At the state level, for example, a Republican-led Legislature helped former Gov. Tom Corbett create America's largest spending gap between rich and poor school districts. At the city level, the Democratic machine has long mandated that city funded construction projects go to unions that routinely exclude black and brown workers. Unfortunately, it doesn't end there.
Policies put in place by successive city administrations create systems that divert resources away from the poorest Philadelphians.
The 10-year tax abatement gives property tax money meant for public schools to wealthy developers and others who can afford to erect new construction. That's significant, not just because 55 percent of property tax dollars are mandated to go to public schools. It's also significant because 37 percent of Philadelphia's poor people are children.
And poor children in Philadelphia are poorly served by our system.
Where else but Philadelphia would citizens have to guess how much a governmental agency is supposed to pay into the schools it is mandated to support?
I doubt that could happen anyplace else, but that's what's happening with the Philadelphia Parking Authority — an agency that operates in the city but is controlled by the state. Yet neither the city nor the state can give Philadelphians a straight answer on how much money the PPA owes to the Philadelphia School District.
Of course, such shenanigans would never be tolerated in an affluent suburb.

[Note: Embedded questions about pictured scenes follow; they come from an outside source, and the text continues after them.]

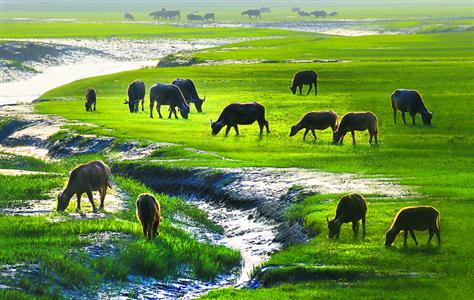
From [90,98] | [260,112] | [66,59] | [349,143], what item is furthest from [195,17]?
[349,143]

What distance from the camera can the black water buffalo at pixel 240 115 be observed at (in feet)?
138

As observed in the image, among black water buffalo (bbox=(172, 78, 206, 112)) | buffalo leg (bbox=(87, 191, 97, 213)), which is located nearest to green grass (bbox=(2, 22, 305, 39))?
black water buffalo (bbox=(172, 78, 206, 112))

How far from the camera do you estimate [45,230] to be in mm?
23547

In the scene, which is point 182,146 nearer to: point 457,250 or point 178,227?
point 178,227

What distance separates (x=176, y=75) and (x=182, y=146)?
104 feet

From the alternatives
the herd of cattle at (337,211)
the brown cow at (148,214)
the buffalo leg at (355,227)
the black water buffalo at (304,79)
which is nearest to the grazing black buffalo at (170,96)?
the black water buffalo at (304,79)

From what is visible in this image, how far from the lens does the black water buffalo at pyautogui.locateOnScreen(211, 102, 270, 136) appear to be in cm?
4197

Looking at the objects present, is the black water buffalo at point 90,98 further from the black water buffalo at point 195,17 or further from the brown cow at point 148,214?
the black water buffalo at point 195,17

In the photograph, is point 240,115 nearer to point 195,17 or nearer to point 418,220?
point 418,220

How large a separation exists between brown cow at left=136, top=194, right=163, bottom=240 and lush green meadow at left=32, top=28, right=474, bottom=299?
10.1 ft

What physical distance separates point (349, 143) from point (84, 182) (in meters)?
15.0

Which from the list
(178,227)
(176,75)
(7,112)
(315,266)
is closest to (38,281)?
(315,266)

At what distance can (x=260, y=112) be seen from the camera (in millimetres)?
41969

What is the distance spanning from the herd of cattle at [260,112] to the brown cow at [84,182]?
46.0 ft
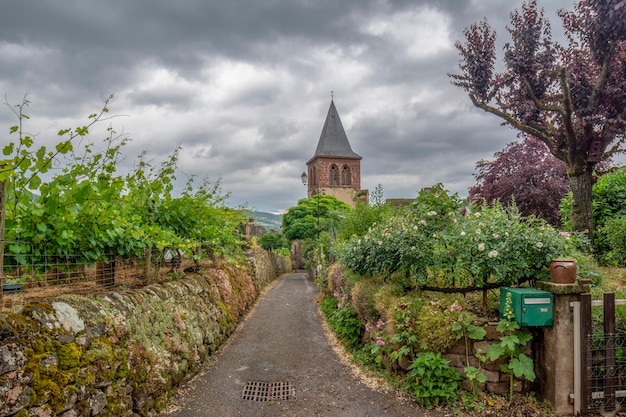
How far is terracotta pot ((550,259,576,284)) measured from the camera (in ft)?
12.2

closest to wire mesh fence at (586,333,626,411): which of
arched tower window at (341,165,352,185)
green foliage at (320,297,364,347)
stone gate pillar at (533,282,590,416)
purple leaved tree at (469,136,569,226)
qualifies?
stone gate pillar at (533,282,590,416)

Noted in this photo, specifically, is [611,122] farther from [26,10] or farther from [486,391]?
[26,10]

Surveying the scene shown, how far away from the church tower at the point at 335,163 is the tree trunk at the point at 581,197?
127ft

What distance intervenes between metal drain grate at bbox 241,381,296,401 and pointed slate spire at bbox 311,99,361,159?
43.6 m

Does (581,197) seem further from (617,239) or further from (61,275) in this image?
(61,275)

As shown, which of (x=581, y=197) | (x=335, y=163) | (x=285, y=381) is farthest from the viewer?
(x=335, y=163)

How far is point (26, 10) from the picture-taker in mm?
3527

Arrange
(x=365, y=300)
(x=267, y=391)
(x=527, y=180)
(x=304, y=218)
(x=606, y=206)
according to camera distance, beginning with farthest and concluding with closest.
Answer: (x=304, y=218), (x=527, y=180), (x=606, y=206), (x=365, y=300), (x=267, y=391)

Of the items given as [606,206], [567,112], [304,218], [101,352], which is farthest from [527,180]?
[304,218]

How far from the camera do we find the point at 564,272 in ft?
12.2

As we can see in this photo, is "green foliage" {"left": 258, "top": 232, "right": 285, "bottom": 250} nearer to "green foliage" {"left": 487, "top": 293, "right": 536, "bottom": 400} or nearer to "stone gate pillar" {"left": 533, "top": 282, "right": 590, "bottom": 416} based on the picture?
"green foliage" {"left": 487, "top": 293, "right": 536, "bottom": 400}

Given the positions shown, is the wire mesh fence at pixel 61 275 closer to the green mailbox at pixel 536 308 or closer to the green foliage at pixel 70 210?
the green foliage at pixel 70 210

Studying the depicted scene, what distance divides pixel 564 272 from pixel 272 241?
28.2 metres

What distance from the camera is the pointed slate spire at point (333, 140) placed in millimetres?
48156
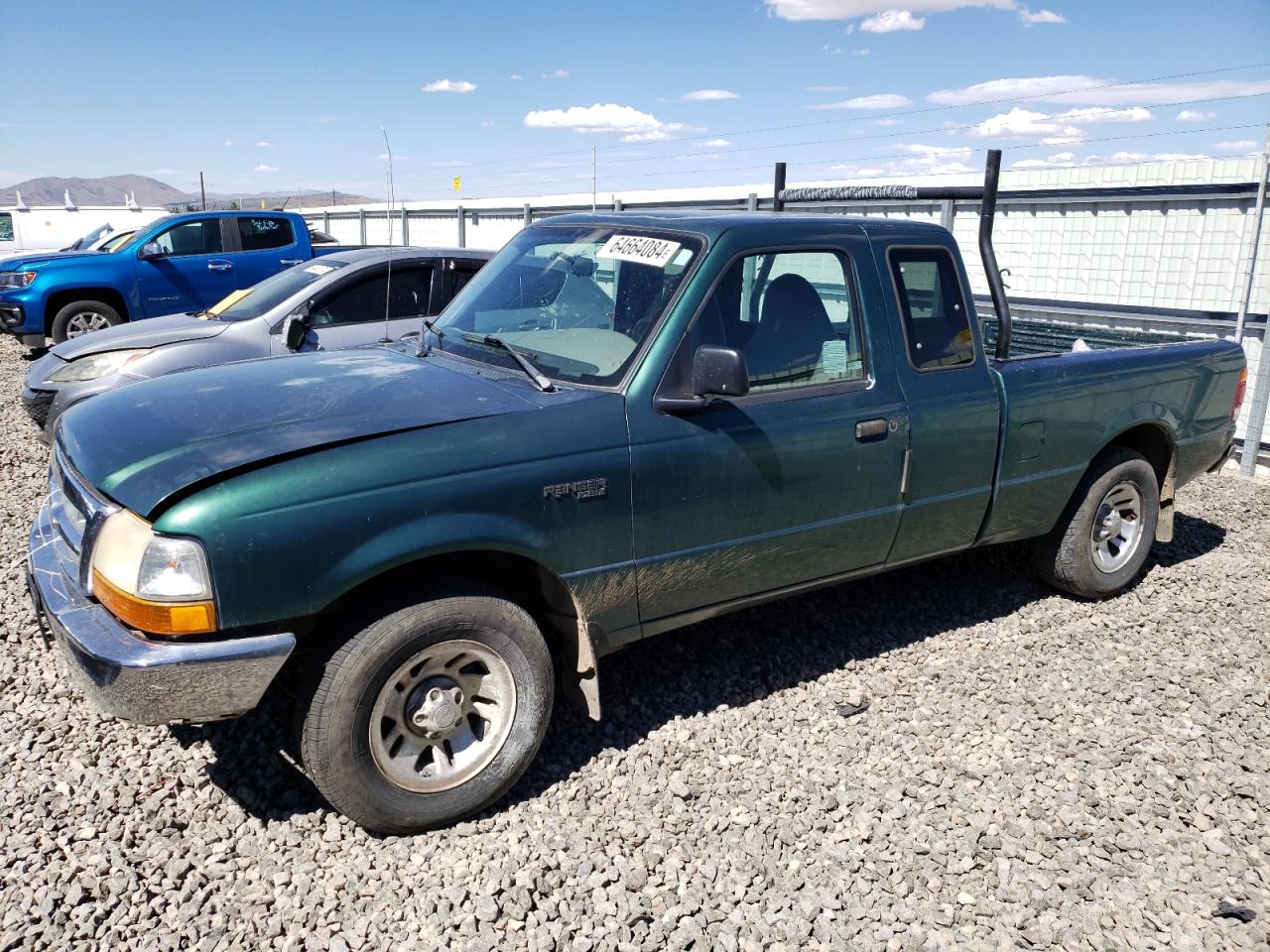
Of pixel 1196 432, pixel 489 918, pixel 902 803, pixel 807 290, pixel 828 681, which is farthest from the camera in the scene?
pixel 1196 432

But they're endured in Philadelphia, where most of the children in our pubic schools are poor and black or brown.
And even when such children are said to be the focus, someone else tends to benefit more than they do. In my view, that's the case with the sweetened drinks tax.

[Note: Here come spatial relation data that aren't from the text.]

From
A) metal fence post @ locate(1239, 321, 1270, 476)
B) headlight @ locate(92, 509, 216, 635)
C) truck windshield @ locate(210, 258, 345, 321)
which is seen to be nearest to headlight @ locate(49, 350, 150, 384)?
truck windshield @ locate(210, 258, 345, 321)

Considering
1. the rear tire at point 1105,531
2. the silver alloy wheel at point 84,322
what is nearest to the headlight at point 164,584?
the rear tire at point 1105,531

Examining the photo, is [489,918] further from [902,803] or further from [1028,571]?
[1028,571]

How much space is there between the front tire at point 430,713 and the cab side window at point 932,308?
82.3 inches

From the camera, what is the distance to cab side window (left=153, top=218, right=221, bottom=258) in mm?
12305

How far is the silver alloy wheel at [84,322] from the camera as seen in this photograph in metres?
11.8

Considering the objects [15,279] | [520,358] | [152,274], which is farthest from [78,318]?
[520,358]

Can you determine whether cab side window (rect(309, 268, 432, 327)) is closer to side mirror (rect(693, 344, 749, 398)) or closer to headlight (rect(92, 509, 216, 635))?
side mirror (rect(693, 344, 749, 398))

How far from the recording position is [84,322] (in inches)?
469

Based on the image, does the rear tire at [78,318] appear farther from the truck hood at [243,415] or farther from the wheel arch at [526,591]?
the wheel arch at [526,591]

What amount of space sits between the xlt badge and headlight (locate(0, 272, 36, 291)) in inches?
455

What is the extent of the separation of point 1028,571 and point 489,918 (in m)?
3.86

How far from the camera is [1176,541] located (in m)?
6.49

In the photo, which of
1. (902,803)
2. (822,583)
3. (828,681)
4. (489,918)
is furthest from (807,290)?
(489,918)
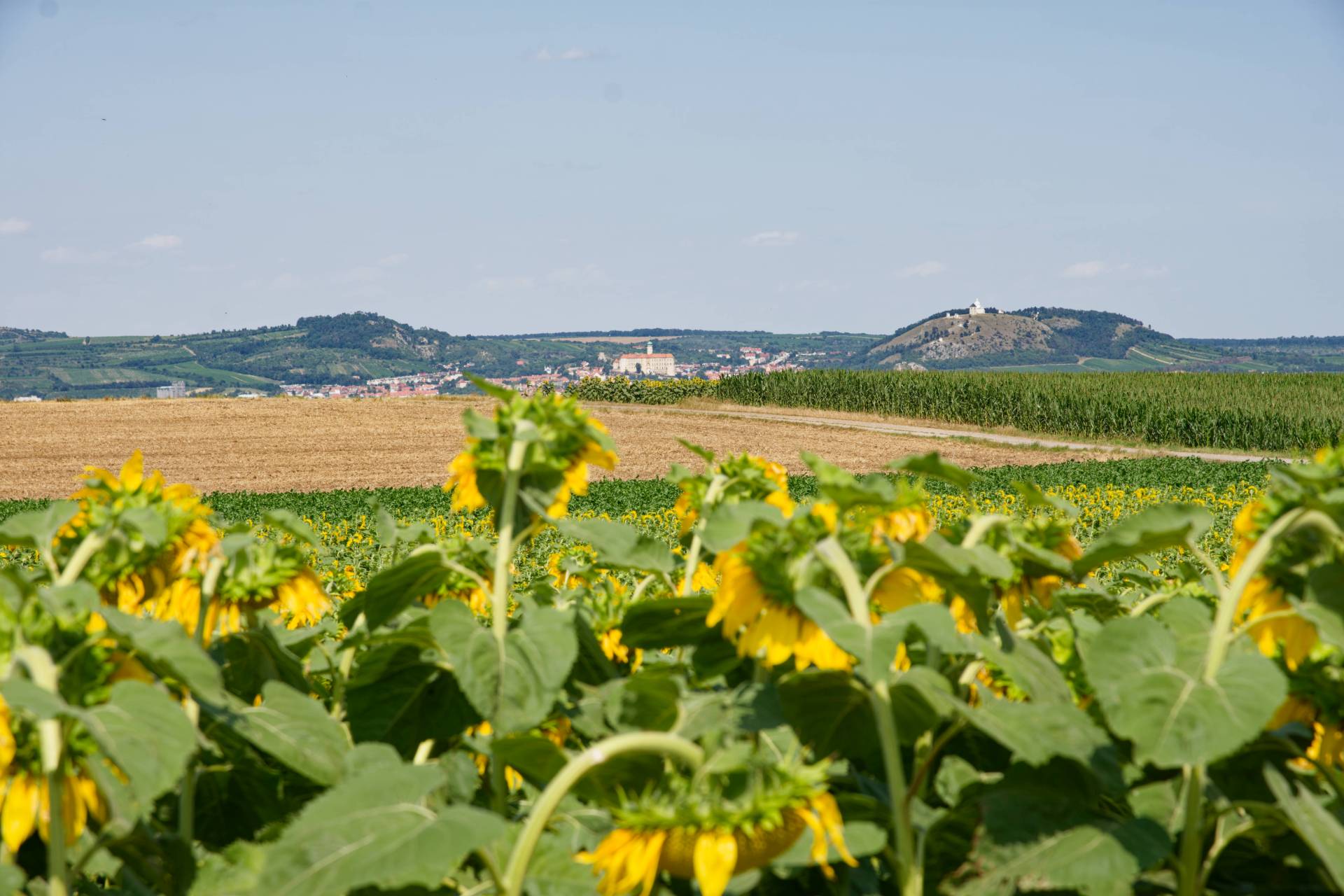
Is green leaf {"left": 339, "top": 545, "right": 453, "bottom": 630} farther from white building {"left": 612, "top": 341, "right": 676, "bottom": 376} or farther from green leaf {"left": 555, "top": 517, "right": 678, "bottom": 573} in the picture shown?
white building {"left": 612, "top": 341, "right": 676, "bottom": 376}

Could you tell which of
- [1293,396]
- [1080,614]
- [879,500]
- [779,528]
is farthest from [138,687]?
[1293,396]

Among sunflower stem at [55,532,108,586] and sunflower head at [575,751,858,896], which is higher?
sunflower stem at [55,532,108,586]

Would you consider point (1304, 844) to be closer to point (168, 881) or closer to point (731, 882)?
point (731, 882)

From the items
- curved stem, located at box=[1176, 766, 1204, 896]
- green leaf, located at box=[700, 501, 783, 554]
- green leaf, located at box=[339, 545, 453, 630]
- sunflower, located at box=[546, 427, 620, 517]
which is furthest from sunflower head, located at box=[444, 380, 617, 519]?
curved stem, located at box=[1176, 766, 1204, 896]

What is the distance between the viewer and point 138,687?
1064mm

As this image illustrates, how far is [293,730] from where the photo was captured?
4.35 ft

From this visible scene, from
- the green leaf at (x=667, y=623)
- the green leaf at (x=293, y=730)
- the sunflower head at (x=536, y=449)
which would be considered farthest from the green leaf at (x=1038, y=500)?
the green leaf at (x=293, y=730)

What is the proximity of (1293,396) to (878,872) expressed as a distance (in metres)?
48.6

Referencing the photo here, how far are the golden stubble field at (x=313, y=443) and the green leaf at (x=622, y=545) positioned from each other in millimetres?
27187

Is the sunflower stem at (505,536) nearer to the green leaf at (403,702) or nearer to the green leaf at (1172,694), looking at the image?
the green leaf at (403,702)

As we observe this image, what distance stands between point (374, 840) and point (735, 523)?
1.68ft

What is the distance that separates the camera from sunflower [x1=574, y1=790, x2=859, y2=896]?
3.17ft

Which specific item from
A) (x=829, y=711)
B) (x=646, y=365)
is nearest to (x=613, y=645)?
(x=829, y=711)

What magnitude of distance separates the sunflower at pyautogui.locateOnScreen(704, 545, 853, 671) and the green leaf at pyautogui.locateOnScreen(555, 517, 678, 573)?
45cm
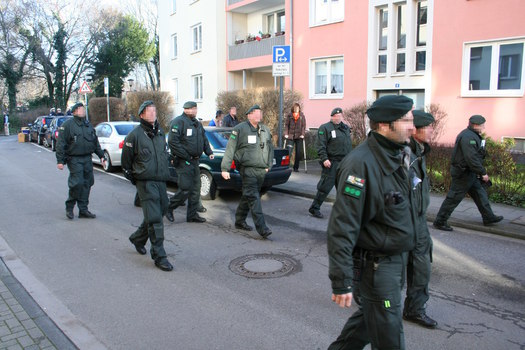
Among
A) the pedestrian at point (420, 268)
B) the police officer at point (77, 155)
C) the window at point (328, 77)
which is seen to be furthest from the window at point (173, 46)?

The levy on sodas and other sugary-sweetened drinks was touted as something that would provide free pre-K classes for Philadelphia's children. It does so for about 2,000 mostly poor kids, and that's a good thing. But numerous studies show that the people who drink the most soda are poor African Americans and Latinos. Given that poor people spend a higher percent of their income on food and drink, the soda tax is not only regressive. It has racial and ethnic implications.
Perhaps I could overlook that reality if most of the money went to pre-K. Alas, only half the money produced by the sweetened drinks tax is slated to go to pre-K in the first five years. The rest will go to repairing Parks and Recreation Centers, the City's General Fund, and other projects.
I reached out to the Mayor's Office of Community Empowerment and Opportunity to ask what else the city is doing to address poverty. They did not answer by press time, but the office lists employment assistance, debt reduction, federal tax refunds and legal help among the services it offers to struggling Philadelphians.
That's good, but in truth, solving Philadelphia's poverty is about more than that.
Solving the city's poverty will require the biggest chunk of poor Philadelphia — people of color — to follow the advice of black grandmothers, and be twice as good to get half as much. It will require businesses to hire people of color who have the same or better qualifications as their white counterparts. It will require banks to engage in fair lending practices in black and brown communities.
It will require all Philadelphians to realize that increasing education reduces poverty, reducing poverty reduces crime, decreases the need for social services, and ultimately improves our city.